Background
Thomas Dartmouth Rice was born on May 20, 1808 of poor parents in New York City.
Thomas Dartmouth Rice was born on May 20, 1808 of poor parents in New York City.
Rice received some formal education in his youth.
Although trained as a wood carver, he early became a supernumerary at the Park Theatre. Abandoning his work as an artisan, he took to the open road as an itinerant player, and made his way to the Ohio Valley frontier, where he was employed, under the management of Noah Miller Ludlow in Ludlow and Smith's Southern Theatre in Louisville, Kentucky, as property man, lamp lighter and stage carpenter.
In 1828, he played minor stock parts, and between acts, presented negro imitations. It was as an interpolation between the acts of Solon Robinson's The Rifle that Rice first sang and jumped "Jim Crow. "
He found the pattern for his stage success in the performance of a negro whom he encountered in Louisville, cleaning the horses in the stable-yard near the theatre where Rice was employed, crooning an odd melody, doing a curious shuffling step whenever he reached the chorus of his song, and ending with a little jump which set his "heel-a-rickin. " Rice apparently concluded that an imitation of the walk and dress of this negro would be welcomed by American audiences as a variation from the stage Irishman with his shillalah. He memorized the old stanzas, improvised many new ones to fit local situations, and his song and dance became a minstrel sensation. He was equally successful in his mimicry of the plantation hand and in his later creation of "the dandy negro. " Though the stanzas multiplied by the hundreds, the chorus of "Jim Crow" remained the same: "First on de heel tap, den on de toe, Ebery time I wheel about I jump Jim Crow. Wheel about and turn about and do jis so, And ebery time I wheel about I jump Jim Crow. "
In 1828-29, Rice appeared at the Columbia Theatre in Cincinnati, Ohio. In Pittsburgh, Pennsylvania, where he repeated his success as the impersonator of the shiftless "Jim Crow, " William Cumming Peters prepared the song for publication. It became the "song hit" of America and England.
November 12, 1832, marked his first New York appearance in the rôle of "Jim Crow. " In turn, he visited Philadelphia, Boston, and Washington. In the national capital, he used as a partner the four-year-old Joseph Jefferson, 1829-1905, dressed as a miniature "Jim Crow. " In 1836, he played with phenomenal success at the Surrey Theatre in London, and negro minstrelsy became so popular there, that for the next generation American minstrel troupes made extended tours through the British Isles.

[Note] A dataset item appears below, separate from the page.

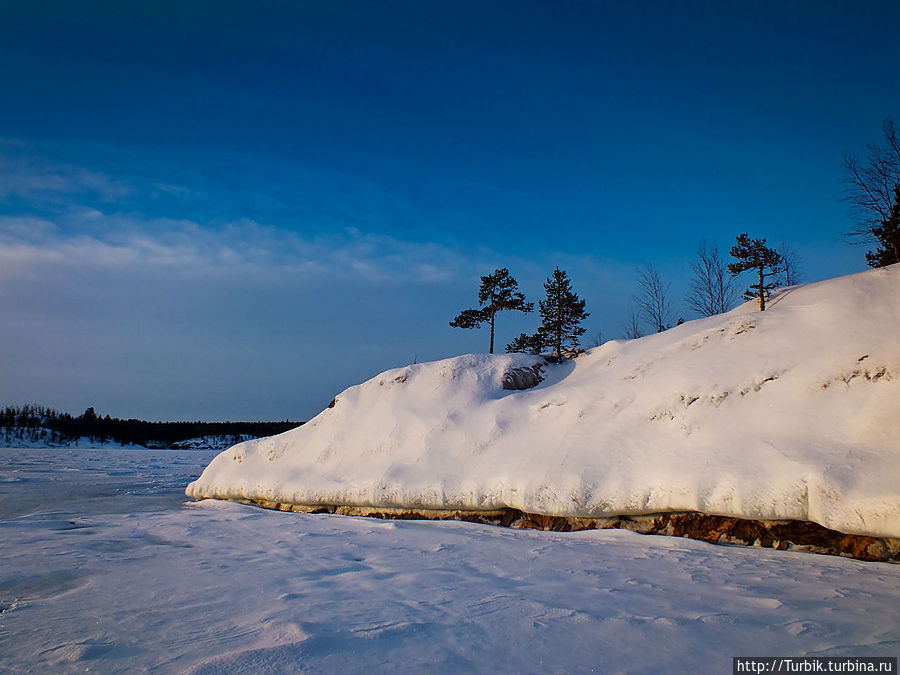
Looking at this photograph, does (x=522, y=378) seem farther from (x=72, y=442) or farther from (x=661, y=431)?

Rice himself played in few minstrel companies. He preferred to act alone, or between the acts of other plays. Charley White's Serenaders and Wood's Minstrels were among the few minstrel troupes to enlist his talents. Although one of the greatest drawing cards of his day at the box office, Rice indulged in so many extravagances and eccentricities that he was in real financial distress when he died in New York City, the victim of paralysis.
He was buried beside his wife and their infant children in Greenwood Cemetery, Brooklyn, New York.
He is known as "the father of American minstrelsy". He wrote numerous negro extravaganzas and thus helped to create what was known as "Ethiopian Opera. " In these "operas, " he introduced old negro songs into his own libretto. His most popular pieces were a negro burlesque of Othello, Bone Squash Diavolo - a travesty on Fra Diavolo, Long Island Juba, Jumbo Jum, Ginger Blue, and Jim Crow in London. These burlesques were the patterns for the skits which became fixed parts of minstrel-show programs in later years. Although he was not the first burnt-cork performer, it was Rice's phenomenal success that brought in the vogue for "negro specialists. " In the 1840's, the standard American minstrel show evolved from these specialties, and became a unique American contribution to the history of the stage. Negro minstrelsy remained the most popular American form of entertainment from 1840 to 1880. Rice also adapted and popularized a traditional slave song called "Jump Jim Crow".
On June 18, 1837, he had married Charlotte B. Gladstone of London, England.